■ Extract
So says Helen McPherson. on TikTok here, and on IG here. (The responses make for interesting reading). This is sort of where I am – because my mental health breakdown in 2012 that left me with CFS/ME brought to a very abrupt end any prospect of switching into a new full-time career/profession the sort of which you could put down a deposit on a house for. And when you’re not seeing the same group of people day-in-day out for extended periods of time, it gets to you. Especially if it’s involuntary. Own house, own car, own career – I’ve only had the third. Don’t ask about relationships!

What’s both reassuring and disturbing is that I am not alone in experiencing this.

And that is what Westminster and Whitehall are struggling with.

Moving forward – there’s only so much urban planning can do

Town and infrastructure planning in and around Cambridge are hugely important factors, but alongside them has to be a radical overhaul of local public services that allows for far greater local co-ordination, local oversight, and raising of revenues from new, wider local taxation measures on the excess wealth generated here.

There’s no point in building the new community facilities if no institutions are able to finance the running of them. This has been a huge issue with the Nightingale Pavilion in Queen Edith’s, Cambridge which former councillor Sam Davies MBE had significant problems with because while the funding from developers was there, the administrative capacity to process the work and the community development staff capacity was not. And there was no reasonable method for local government to raise the revenue from the lavishly wealthy science park owners or some of the tenants to pay what was essentially chicken feed for them to keep it going. Victorian style-charity was found not to work back in the Victorian times. (Or rather as Eglantyne Jebb described in 1906)

■ Task a
Rewrite the rows from the line containing "Is the point at 308,180 farther" through the end of the rows as a numbered list, leaving out blank lines.

■ Dataset content

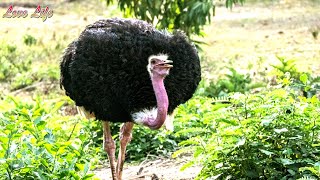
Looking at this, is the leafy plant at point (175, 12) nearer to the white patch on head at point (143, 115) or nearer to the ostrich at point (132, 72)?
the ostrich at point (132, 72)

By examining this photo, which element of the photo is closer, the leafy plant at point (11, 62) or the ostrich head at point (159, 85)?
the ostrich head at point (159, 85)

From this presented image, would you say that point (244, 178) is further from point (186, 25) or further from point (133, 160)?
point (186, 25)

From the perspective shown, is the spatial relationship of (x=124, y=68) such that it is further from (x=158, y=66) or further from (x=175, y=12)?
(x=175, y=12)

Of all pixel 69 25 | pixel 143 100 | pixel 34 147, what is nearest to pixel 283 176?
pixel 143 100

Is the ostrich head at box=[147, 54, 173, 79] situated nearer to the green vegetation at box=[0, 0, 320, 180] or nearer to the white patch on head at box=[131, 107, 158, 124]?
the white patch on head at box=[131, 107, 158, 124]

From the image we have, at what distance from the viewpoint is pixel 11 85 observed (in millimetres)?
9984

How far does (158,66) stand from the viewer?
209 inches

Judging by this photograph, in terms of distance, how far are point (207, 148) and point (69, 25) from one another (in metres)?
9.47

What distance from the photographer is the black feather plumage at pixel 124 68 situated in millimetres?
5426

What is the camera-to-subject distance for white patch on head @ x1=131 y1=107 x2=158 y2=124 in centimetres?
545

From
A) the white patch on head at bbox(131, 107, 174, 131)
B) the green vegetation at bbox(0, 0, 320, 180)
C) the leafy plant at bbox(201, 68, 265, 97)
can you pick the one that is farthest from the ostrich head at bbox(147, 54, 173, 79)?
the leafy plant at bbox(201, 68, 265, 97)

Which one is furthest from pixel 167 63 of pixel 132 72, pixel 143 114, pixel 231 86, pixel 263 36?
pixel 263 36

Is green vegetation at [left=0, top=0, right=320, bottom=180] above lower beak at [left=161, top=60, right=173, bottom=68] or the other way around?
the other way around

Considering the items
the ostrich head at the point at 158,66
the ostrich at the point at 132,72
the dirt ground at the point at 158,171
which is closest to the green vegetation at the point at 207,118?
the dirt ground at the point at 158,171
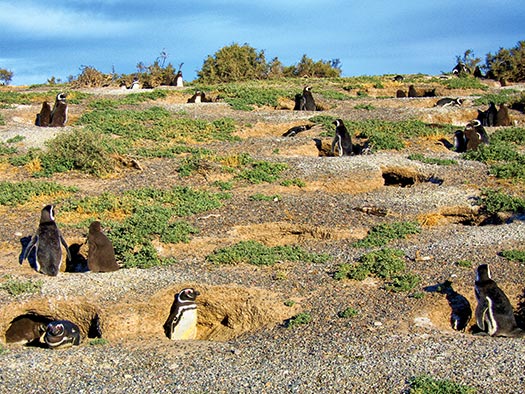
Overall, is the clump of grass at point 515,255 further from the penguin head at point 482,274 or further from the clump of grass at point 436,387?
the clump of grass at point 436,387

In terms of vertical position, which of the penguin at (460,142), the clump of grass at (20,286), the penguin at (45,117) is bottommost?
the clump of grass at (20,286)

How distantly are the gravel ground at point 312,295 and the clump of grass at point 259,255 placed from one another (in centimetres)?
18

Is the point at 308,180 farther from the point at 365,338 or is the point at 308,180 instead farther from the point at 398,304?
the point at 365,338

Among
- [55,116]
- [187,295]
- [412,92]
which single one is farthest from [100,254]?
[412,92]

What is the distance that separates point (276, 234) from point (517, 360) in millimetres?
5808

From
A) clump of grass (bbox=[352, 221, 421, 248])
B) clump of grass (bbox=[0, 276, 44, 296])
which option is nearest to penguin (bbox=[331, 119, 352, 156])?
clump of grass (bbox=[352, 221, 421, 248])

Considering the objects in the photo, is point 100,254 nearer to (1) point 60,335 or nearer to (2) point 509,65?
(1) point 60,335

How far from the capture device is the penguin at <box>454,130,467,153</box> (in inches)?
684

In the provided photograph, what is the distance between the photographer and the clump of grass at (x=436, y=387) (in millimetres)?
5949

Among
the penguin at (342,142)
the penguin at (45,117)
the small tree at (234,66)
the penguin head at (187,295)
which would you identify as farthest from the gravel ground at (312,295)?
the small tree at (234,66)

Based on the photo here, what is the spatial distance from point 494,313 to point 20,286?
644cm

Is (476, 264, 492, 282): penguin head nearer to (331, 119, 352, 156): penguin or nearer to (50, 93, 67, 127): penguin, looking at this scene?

■ Task b
Name every person mentioned in the Cambridge extract.

■ Worked solution a
1. Is the point at 308,180 farther from the point at 365,338 or is the point at 308,180 instead farther from the point at 398,304?
2. the point at 365,338
3. Among
4. - [55,116]
5. - [187,295]
6. - [412,92]
7. which single one is farthest from [100,254]?
8. [412,92]
9. What is the distance that separates point (276, 234) from point (517, 360) in millimetres?
10. 5808
11. From
12. A) clump of grass (bbox=[352, 221, 421, 248])
13. B) clump of grass (bbox=[0, 276, 44, 296])
14. which option is nearest to penguin (bbox=[331, 119, 352, 156])?
15. clump of grass (bbox=[352, 221, 421, 248])
16. Considering the objects in the photo, is point 100,254 nearer to (1) point 60,335 or nearer to (2) point 509,65?
17. (1) point 60,335
18. How far from the capture device is the penguin at <box>454,130,467,153</box> (in inches)?
19. 684
20. In the provided photograph, what is the distance between the photographer and the clump of grass at (x=436, y=387) (in millimetres)?
21. 5949
22. Among
23. the penguin at (342,142)
24. the penguin at (45,117)
25. the small tree at (234,66)
26. the penguin head at (187,295)
27. which would you identify as farthest from the gravel ground at (312,295)?
28. the small tree at (234,66)
29. Based on the photo here, what is the spatial distance from point 494,313 to point 20,286?
30. 644cm
31. Is (476, 264, 492, 282): penguin head nearer to (331, 119, 352, 156): penguin or nearer to (50, 93, 67, 127): penguin, looking at this scene?

■ Worked solution b
Helen McPherson
Sam Davies MBE
Eglantyne Jebb